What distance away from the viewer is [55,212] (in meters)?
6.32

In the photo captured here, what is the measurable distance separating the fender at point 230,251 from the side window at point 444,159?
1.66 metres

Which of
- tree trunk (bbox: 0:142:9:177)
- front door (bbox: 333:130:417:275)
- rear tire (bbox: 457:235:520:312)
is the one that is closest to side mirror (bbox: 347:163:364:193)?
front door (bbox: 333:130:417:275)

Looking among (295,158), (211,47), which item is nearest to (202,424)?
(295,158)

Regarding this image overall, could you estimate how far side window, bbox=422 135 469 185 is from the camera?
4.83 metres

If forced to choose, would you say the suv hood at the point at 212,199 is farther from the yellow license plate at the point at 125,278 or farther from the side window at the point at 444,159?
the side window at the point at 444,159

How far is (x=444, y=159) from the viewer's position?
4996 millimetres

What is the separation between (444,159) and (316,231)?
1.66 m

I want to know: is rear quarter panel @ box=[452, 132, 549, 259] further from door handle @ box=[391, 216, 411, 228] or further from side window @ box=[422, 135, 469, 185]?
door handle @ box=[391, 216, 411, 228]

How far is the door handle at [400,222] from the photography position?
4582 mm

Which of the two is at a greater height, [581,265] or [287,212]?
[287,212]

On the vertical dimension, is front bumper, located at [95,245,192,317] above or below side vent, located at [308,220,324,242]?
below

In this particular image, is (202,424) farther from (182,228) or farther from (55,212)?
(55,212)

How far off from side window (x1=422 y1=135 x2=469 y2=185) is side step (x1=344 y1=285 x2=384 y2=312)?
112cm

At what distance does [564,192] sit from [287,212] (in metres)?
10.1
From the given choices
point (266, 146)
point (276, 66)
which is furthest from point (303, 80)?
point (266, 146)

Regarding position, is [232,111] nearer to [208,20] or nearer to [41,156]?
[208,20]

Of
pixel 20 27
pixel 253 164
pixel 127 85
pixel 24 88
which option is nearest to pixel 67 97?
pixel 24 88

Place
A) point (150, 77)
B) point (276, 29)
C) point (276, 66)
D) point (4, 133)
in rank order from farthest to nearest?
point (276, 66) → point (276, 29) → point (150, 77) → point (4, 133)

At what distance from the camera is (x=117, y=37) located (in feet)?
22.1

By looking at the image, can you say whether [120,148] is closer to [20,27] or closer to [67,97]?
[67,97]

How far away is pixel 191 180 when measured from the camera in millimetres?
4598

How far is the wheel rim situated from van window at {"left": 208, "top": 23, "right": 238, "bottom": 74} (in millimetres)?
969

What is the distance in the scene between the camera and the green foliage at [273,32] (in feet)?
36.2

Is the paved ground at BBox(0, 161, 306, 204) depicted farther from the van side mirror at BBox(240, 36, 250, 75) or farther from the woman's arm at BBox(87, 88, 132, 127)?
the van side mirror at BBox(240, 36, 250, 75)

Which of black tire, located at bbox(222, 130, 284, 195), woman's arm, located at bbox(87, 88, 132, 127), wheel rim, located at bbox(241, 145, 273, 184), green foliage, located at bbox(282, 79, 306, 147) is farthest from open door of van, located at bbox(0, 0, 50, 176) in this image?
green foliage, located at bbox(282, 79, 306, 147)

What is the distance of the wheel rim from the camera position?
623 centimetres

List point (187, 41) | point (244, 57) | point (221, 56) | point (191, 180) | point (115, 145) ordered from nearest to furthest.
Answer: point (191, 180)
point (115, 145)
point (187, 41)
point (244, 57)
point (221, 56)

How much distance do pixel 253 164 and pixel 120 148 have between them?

◆ **REQUIRED TASK**
Please render the data above as a JSON list of strings, one string per line, leaving out blank lines.

◆ **EXPECTED OUTPUT**
[
  "What distance away from the viewer is [55,212] (in meters)?",
  "6.32",
  "In the photo captured here, what is the measurable distance separating the fender at point 230,251 from the side window at point 444,159?",
  "1.66 metres",
  "Which of",
  "- tree trunk (bbox: 0:142:9:177)",
  "- front door (bbox: 333:130:417:275)",
  "- rear tire (bbox: 457:235:520:312)",
  "is the one that is closest to side mirror (bbox: 347:163:364:193)?",
  "front door (bbox: 333:130:417:275)",
  "Looking among (295,158), (211,47), which item is nearest to (202,424)?",
  "(295,158)",
  "Regarding this image overall, could you estimate how far side window, bbox=422 135 469 185 is from the camera?",
  "4.83 metres",
  "If forced to choose, would you say the suv hood at the point at 212,199 is farther from the yellow license plate at the point at 125,278 or farther from the side window at the point at 444,159?",
  "the side window at the point at 444,159",
  "How far is (x=444, y=159) from the viewer's position?",
  "4996 millimetres",
  "What is the separation between (444,159) and (316,231)?",
  "1.66 m",
  "I want to know: is rear quarter panel @ box=[452, 132, 549, 259] further from door handle @ box=[391, 216, 411, 228] or further from side window @ box=[422, 135, 469, 185]?",
  "door handle @ box=[391, 216, 411, 228]",
  "How far is the door handle at [400,222] from the photography position?",
  "4582 mm",
  "Which of the two is at a greater height, [581,265] or [287,212]?",
  "[287,212]",
  "On the vertical dimension, is front bumper, located at [95,245,192,317] above or below side vent, located at [308,220,324,242]?",
  "below",
  "In this particular image, is (202,424) farther from (182,228) or farther from (55,212)?",
  "(55,212)",
  "How far off from side window (x1=422 y1=135 x2=469 y2=185) is side step (x1=344 y1=285 x2=384 y2=312)?",
  "112cm",
  "At what distance does [564,192] sit from [287,212] (in metres)?",
  "10.1",
  "From the given choices",
  "point (266, 146)",
  "point (276, 66)",
  "which is furthest from point (303, 80)?",
  "point (266, 146)",
  "Regarding position, is [232,111] nearer to [208,20] or nearer to [41,156]?",
  "[208,20]",
  "Of",
  "pixel 20 27",
  "pixel 253 164",
  "pixel 127 85",
  "pixel 24 88",
  "which option is nearest to pixel 67 97?",
  "pixel 24 88",
  "Place",
  "A) point (150, 77)",
  "B) point (276, 29)",
  "C) point (276, 66)",
  "D) point (4, 133)",
  "in rank order from farthest to nearest?",
  "point (276, 66) → point (276, 29) → point (150, 77) → point (4, 133)",
  "At what distance from the camera is (x=117, y=37) located (in feet)?",
  "22.1",
  "By looking at the image, can you say whether [120,148] is closer to [20,27] or closer to [67,97]?",
  "[67,97]",
  "How far away is pixel 191 180 when measured from the camera in millimetres?",
  "4598",
  "How far is the wheel rim situated from van window at {\"left\": 208, \"top\": 23, \"right\": 238, \"bottom\": 74} (in millimetres)?",
  "969",
  "What is the distance in the scene between the camera and the green foliage at [273,32] (in feet)?",
  "36.2",
  "Is the paved ground at BBox(0, 161, 306, 204) depicted farther from the van side mirror at BBox(240, 36, 250, 75) or farther from the woman's arm at BBox(87, 88, 132, 127)?",
  "the van side mirror at BBox(240, 36, 250, 75)",
  "Which of black tire, located at bbox(222, 130, 284, 195), woman's arm, located at bbox(87, 88, 132, 127), wheel rim, located at bbox(241, 145, 273, 184), green foliage, located at bbox(282, 79, 306, 147) is farthest from open door of van, located at bbox(0, 0, 50, 176) in this image?",
  "green foliage, located at bbox(282, 79, 306, 147)",
  "What is the distance of the wheel rim from the camera position?",
  "623 centimetres",
  "List point (187, 41) | point (244, 57) | point (221, 56) | point (191, 180) | point (115, 145) ordered from nearest to furthest.",
  "Answer: point (191, 180)",
  "point (115, 145)",
  "point (187, 41)",
  "point (244, 57)",
  "point (221, 56)",
  "How much distance do pixel 253 164 and pixel 120 148 have between them?"
]